Rising EV Sales May Weaken U.S. Automaker Credit Metrics Over Time

Rising EV Sales May Weaken U.S. Automaker Credit Metrics Over Time

If margins on battery-operated automobiles are slow to improve, increased electric vehicle (EV) penetration may be leveraging for some US automakers over the long term, given the large investment required to grow EV production, says Fitch Ratings.

The auto industry is an important element of the carbon transition with efforts to boost EV sales intensifying in order to cut greenhouse gas emissions. However, operating margins on EVs remain meaningfully lower than those of traditional internal combustion engine (ICE) vehicles and could lead to negative product mix shift as sales increase.

Electrification remains at the forefront of strategies with government spending on charging infrastructure lending support to these efforts. U.S. President Joseph Biden signed an Executive Order to tighten emissions standards and increase sales of zero-emission vehicles to 50% by 2030, compared with currently less than 5%, last year.
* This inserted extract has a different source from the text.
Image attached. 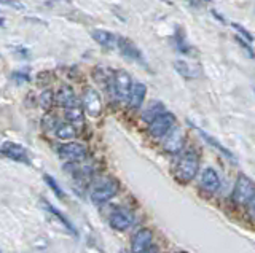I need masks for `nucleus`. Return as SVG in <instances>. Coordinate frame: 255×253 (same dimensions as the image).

Fitch conducted a scenario analysis to consider the potential long-term credit effect of electrification and the carbon transition on US automakers. The analysis uses a mock auto manufacturer to derive a hypothetical estimate of leverage and profitability through 2030. New vehicle sales, EV share, EV profitability and capex intensity are core assumptions.

There is no near-term credit effect for Fitch-rated US automakers, given the multi-year timeframe of the Executive Order and automakers’ long-term targets. EV sales are not yet a key rating driver over our forecast horizon but elevated capex and development costs associated with strategic investments are factored into Fitch’s forecasts.

However, leverage metrics for some manufacturers could weaken over time as EVs become a larger percentage of sales, with the extent of the effects being driven by EV unit-level profitability. EV penetration in the US is still in the early stage with low consumer acceptance due, in large part, to concerns over the relatively high price of EVs, the availability of charging stations, long recharge times and battery replacement costs.